From: Tetsuo Handa <penguin-kernel@I-love.SAKURA.ne.jp>
References: <201707061928.IJI87020.FMQLFOOOHVFSJt@I-love.SAKURA.ne.jp>
	<20170707023601.GA7478@jagdpanzerIV.localdomain>
In-Reply-To: <20170707023601.GA7478@jagdpanzerIV.localdomain>
Message-Id: <201707082230.ECB51545.JtFFFVHOOSMLOQ@I-love.SAKURA.ne.jp>
X-Mailer: Winbiff [Version 2.51 PL2]
X-Accept-Language: ja,en,zh
Date: Sat, 8 Jul 2017 22:30:47 +0900
Mime-Version: 1.0
X-Mailman-Approved-At: Mon, 10 Jul 2017 00:58:45 +0000
Cc: pmladek@suse.com, jack@suse.cz, linux-mm@kvack.org,
	daniel.vetter@ffwll.ch,
	dri-devel@lists.freedesktop.org, andi@lisas.de, mhocko@kernel.org,
	sergey.senozhatsky@gmail.com, rostedt@goodmis.org, pavel@ucw.cz
X-BeenThere: dri-devel@lists.freedesktop.org
X-Mailman-Version: 2.1.18
Precedence: list
List-Id: Direct Rendering Infrastructure - Development
	<dri-devel.lists.freedesktop.org>
List-Unsubscribe: <https://lists.freedesktop.org/mailman/options/dri-devel>,
	<mailto:dri-devel-request@lists.freedesktop.org?subject=unsubscribe>
List-Archive: <https://lists.freedesktop.org/archives/dri-devel>
List-Post: <mailto:dri-devel@lists.freedesktop.org>
List-Help: <mailto:dri-devel-request@lists.freedesktop.org?subject=help>
List-Subscribe: <https://lists.freedesktop.org/mailman/listinfo/dri-devel>,
	<mailto:dri-devel-request@lists.freedesktop.org?subject=subscribe>
Errors-To: dri-devel-bounces@lists.freedesktop.org
Sender: "dri-devel" <dri-devel-bounces@lists.freedesktop.org>
X-Virus-Scanned: ClamAV using ClamSMTP

Sergey Senozhatsky wrote:
> On (07/06/17 19:28), Tetsuo Handa wrote:
> > Pressing SysRq-c caused all locks to be released (doesn't it ?), and console
> 
> hm, I think what happened is a bit different thing. sysrq-c didn't
> unlock any of the locks.
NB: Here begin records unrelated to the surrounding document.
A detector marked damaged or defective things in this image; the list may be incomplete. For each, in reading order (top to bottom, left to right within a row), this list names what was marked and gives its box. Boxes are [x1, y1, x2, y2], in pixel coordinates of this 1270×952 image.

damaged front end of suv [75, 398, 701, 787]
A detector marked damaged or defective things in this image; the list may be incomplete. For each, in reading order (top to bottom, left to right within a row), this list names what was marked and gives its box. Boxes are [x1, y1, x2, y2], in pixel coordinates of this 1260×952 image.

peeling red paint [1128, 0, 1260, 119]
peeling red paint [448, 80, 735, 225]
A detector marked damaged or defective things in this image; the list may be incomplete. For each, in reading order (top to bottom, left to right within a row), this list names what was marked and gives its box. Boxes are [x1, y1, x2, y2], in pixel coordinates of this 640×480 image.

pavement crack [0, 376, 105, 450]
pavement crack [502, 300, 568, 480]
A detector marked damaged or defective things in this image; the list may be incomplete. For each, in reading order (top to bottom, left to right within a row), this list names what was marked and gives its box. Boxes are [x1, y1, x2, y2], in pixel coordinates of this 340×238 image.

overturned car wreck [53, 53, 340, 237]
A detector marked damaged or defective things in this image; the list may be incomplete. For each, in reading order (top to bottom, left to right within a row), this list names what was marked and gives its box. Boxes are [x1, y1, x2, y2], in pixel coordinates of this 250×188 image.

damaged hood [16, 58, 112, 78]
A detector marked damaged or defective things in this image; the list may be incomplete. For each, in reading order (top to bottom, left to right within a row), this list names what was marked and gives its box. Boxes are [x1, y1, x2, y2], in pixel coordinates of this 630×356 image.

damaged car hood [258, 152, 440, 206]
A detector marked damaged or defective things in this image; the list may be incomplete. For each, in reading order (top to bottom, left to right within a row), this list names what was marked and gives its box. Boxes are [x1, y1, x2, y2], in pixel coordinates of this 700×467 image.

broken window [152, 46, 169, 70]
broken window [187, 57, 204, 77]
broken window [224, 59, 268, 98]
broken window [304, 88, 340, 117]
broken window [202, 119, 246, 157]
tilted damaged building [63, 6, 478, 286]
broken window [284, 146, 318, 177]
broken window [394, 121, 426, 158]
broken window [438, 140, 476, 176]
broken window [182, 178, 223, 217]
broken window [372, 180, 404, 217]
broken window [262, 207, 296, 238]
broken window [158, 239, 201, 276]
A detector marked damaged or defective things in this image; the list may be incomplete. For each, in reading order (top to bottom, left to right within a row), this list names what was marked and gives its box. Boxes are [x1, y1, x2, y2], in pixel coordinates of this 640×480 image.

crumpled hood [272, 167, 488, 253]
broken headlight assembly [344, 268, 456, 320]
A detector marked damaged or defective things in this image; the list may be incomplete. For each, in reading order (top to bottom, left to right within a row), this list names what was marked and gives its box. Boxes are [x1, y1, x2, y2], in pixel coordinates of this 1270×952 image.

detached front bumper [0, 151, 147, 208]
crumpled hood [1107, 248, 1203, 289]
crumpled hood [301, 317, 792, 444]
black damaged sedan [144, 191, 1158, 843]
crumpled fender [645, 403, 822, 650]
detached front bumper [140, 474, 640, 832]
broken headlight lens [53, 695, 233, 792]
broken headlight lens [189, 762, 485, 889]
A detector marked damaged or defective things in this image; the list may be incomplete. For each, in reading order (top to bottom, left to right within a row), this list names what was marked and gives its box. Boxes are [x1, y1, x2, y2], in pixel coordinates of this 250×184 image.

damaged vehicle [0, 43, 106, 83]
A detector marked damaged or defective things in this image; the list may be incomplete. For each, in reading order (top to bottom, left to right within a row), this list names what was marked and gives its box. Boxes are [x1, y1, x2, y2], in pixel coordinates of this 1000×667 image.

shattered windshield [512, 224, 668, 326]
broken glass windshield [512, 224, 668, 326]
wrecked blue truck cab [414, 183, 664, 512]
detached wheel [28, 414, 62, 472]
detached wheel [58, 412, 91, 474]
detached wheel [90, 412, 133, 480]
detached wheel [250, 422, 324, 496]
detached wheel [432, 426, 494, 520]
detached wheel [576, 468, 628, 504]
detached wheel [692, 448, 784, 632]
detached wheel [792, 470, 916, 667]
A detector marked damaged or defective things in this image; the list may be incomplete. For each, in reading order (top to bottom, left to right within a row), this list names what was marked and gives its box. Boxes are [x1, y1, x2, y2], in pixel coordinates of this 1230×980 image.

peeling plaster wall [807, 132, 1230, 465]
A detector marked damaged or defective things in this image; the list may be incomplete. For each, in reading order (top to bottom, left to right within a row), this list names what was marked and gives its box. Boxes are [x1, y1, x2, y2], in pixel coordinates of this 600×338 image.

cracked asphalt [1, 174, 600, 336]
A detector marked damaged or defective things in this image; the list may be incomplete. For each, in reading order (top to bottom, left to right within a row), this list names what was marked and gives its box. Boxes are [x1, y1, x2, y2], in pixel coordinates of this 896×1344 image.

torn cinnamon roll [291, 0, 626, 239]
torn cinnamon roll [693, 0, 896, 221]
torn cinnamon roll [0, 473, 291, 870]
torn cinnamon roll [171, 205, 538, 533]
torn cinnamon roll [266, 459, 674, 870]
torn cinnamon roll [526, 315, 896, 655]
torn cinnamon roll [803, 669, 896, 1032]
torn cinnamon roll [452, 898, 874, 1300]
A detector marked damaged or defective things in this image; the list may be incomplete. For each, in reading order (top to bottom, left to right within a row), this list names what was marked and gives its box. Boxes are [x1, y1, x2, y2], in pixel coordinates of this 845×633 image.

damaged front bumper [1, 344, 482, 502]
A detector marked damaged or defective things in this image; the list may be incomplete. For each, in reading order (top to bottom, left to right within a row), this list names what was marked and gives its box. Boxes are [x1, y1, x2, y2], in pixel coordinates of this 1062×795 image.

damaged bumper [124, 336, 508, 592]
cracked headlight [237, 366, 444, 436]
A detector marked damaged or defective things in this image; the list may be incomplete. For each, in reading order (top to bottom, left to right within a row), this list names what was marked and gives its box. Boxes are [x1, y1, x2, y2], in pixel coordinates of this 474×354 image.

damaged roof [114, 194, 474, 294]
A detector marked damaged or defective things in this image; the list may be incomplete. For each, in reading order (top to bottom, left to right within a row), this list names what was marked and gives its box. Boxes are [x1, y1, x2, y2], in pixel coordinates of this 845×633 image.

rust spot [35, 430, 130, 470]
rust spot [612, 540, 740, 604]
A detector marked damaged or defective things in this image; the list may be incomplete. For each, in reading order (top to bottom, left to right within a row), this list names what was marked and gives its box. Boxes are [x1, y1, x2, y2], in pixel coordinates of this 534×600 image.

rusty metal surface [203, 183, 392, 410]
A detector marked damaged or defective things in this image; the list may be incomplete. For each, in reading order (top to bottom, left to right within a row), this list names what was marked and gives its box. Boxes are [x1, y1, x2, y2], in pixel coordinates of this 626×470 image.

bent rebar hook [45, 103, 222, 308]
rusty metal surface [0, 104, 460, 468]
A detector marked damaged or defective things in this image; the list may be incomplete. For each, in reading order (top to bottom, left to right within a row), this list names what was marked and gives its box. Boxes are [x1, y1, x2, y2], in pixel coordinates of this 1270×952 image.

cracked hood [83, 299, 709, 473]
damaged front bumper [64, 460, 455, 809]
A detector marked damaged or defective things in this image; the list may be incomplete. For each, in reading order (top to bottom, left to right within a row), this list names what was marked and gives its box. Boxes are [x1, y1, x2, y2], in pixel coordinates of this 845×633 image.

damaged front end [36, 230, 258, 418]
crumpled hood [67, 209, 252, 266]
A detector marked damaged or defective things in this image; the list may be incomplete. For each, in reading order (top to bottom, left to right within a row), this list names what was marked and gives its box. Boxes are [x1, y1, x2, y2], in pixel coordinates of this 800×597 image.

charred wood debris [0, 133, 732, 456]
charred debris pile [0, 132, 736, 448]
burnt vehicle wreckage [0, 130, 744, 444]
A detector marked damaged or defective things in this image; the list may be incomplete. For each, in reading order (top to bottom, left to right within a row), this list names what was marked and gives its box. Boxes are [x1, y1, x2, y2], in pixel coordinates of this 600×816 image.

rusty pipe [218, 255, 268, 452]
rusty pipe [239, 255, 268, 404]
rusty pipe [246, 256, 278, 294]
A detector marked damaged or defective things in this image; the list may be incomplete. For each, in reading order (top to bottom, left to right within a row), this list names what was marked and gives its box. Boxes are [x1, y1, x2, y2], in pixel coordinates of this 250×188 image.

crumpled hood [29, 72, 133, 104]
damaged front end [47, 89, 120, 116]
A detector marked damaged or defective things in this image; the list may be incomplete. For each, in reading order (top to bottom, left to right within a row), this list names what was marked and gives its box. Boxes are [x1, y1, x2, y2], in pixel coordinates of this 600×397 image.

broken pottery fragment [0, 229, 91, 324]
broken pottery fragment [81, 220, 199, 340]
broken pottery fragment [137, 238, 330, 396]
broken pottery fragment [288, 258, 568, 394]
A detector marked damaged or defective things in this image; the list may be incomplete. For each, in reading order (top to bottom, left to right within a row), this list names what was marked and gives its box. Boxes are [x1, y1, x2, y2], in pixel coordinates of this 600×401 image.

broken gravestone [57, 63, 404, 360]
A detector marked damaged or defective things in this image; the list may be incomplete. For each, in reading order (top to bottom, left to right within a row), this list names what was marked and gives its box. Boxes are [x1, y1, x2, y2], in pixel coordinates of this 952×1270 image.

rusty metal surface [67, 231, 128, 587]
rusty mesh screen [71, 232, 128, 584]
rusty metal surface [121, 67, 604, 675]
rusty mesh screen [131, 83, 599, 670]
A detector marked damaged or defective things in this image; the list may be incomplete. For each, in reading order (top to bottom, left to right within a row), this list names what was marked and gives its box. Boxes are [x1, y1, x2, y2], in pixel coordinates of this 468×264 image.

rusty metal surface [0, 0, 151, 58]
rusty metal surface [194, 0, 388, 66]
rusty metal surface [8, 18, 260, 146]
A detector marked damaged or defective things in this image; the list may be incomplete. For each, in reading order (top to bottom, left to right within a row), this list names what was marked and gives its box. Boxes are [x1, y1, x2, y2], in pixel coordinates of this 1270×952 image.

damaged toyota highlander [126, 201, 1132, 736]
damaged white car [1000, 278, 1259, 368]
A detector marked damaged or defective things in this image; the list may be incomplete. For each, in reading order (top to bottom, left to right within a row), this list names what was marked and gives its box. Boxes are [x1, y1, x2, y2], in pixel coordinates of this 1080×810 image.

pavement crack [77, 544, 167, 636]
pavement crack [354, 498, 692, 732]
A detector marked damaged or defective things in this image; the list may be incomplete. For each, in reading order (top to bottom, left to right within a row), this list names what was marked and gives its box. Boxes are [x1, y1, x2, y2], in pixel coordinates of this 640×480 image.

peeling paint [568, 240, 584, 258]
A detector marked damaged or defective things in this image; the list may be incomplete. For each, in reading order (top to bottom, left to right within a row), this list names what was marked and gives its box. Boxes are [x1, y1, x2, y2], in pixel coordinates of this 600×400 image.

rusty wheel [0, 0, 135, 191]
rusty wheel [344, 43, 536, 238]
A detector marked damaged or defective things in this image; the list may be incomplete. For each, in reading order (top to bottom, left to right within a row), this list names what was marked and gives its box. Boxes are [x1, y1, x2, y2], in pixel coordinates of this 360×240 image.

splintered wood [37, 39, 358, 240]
I suspect that ->bo_mutex is never taken
> on the direct path vprintk_emit()->console_unlock()->call_console_drivers(),
> otherwise it would have made vprintk_emit() from atomic context impossible.
> so ->bo_mutex does not directly affect printk. it affects it indirectly.
> the root cause, however, I think, is actually console semaphore and
> console_lock() in change_console(). printk() depends on it a lot, so do
> drm/tty/etc. as long as the console semaphore is locked, printk can only
> add new messages to the logbuf. and this is what happened here, under
> console_sem we scheduled on ->bo_mutex, which was locked because of memory
> allocation on another CPU, yes. you see lost messages in your report
> because part of printk that is responsible for storing new messages was
> working just fine; it's the output to consoles that was blocked by
> console_sem -> bo_mutex chain.
> 
> the reason why sysrq-c helped was because, sysrq-c did
> 
> 	panic_on_oops = 1
> 	panic()
> 
> and panic() called console_flush_on_panic(), which completely ignored the
> state of console semaphore and just flushed all the pending logbuf
> messages.
> 
> 	console_trylock();
> 	console_unlock();
> 
> so, I believe, console_semaphore remained locked just like it was before
> sysrq-c, and ->bo_mutex most likely remained locked as well. it's just we
> ignored the state of console_sem and this let us to print the messages
> (which also proves that ->bo_mutex is not taken by
> console_unlock()->call_console_drivers()).

Indeed, you are right. No need to unlock all locks, and should not change
the state of locks for capturing vmcore for analysis.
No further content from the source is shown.